# Source text
Content starts
Abstract

Polymorphic Tandem Repeat (PTR) is a common form of polymorphism in the human genome. A PTR consists in a variation found in an individual (or in a population) of the number of repeating units of a Tandem Repeat (TR) locus of the genome with respect to the reference genome. Several phenotypic traits and diseases have been discovered to be strongly associated with or caused by specific PTR loci. PTR are further distinguished in two main classes: Short Tandem Repeats (STR) when the repeating unit has size up to 6 base pairs, and Variable Number Tandem Repeats (VNTR) for repeating units of size above 6 base pairs. As larger and larger populations are screened via high throughput sequencing projects, it becomes technically feasible and desirable to explore the association between PTR and a panoply of such traits and conditions. In order to facilitate these studies, we have devised a method for compiling catalogs of PTR from assembled genomes, and we have produced a catalog of PTR for genic regions (exons, introns, UTR and adjacent regions) of the human genome (GRCh38). We applied four different TR discovery software tools to uncover in the first phase 55,223,485 TR (after duplicate removal) in GRCh38, of which 373,173 were determined to be PTR in the second phase by comparison with five assembled human genomes. Of these, 263,266 are not included by state-of-the-art PTR catalogs. The new methodology is mainly based on a hierarchical and systematic application of alignment-based sequence comparisons to identify and measure the polymorphism of TR. While previous catalogs focus on the class of STR of small total size, we remove any size restrictions, aiming at the more general class of PTR, and we also target fuzzy TR by using specific detection tools. Similarly to other previous catalogs of human polymorphic loci, we focus our catalog toward applications in the discovery of disease-associated loci. Validation by cross-referencing with existing catalogs on common clinically-relevant loci shows good concordance. Overall, this proposed census of human PTR in genic regions is a shared resource (web accessible), complementary to existing catalogs, facilitating future genome-wide studies involving PTR.
Content ends
# Problem details
According to the abstract above, how many of the tandem repeats uncovered in GRCh38 were determined to be PTR in the second phase?

# Supplied entries
Content starts
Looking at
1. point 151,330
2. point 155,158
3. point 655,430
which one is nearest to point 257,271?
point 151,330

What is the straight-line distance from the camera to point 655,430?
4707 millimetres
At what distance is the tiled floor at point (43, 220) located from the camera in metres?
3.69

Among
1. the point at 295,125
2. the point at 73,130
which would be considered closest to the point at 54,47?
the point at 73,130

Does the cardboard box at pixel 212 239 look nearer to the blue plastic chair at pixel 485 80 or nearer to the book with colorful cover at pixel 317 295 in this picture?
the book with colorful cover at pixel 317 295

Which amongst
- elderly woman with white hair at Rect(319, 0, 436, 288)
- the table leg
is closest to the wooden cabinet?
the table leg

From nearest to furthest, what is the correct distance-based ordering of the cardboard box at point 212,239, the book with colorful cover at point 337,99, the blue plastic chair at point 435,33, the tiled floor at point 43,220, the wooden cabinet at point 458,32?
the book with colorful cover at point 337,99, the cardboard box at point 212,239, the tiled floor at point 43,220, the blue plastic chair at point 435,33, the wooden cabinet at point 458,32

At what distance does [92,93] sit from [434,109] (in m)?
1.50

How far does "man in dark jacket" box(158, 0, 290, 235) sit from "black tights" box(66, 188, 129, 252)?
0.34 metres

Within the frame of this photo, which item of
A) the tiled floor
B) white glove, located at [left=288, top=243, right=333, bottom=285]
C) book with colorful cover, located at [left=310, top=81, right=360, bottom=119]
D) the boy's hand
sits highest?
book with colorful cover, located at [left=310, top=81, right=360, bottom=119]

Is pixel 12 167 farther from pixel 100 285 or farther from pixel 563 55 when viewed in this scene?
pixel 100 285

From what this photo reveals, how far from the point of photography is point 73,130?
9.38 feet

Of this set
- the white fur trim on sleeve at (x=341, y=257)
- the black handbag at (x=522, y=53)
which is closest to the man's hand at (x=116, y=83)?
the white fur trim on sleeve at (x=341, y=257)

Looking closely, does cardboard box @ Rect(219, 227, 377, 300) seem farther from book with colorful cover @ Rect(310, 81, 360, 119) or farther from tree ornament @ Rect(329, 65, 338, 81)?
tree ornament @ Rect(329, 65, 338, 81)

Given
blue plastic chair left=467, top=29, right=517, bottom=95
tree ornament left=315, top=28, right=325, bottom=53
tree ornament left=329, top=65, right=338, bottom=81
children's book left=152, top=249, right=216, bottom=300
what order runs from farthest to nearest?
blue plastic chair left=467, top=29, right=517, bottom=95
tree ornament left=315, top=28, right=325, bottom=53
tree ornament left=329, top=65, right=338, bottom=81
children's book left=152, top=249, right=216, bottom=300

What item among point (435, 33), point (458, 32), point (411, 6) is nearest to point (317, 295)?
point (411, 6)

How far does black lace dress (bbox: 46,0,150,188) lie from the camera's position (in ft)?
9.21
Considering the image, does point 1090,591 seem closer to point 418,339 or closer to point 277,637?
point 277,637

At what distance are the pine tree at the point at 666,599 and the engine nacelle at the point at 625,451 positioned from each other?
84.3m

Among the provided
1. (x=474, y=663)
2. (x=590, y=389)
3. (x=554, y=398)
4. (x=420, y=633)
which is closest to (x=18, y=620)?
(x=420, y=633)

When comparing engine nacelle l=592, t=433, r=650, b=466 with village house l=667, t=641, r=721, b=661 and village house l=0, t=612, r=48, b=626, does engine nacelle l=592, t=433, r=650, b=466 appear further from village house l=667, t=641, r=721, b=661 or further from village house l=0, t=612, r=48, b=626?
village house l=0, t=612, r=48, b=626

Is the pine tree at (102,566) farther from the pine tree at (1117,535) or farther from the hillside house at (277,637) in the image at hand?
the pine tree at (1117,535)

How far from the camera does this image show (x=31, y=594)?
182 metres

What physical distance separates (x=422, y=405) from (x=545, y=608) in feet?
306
Content ends
# Answer section
373,173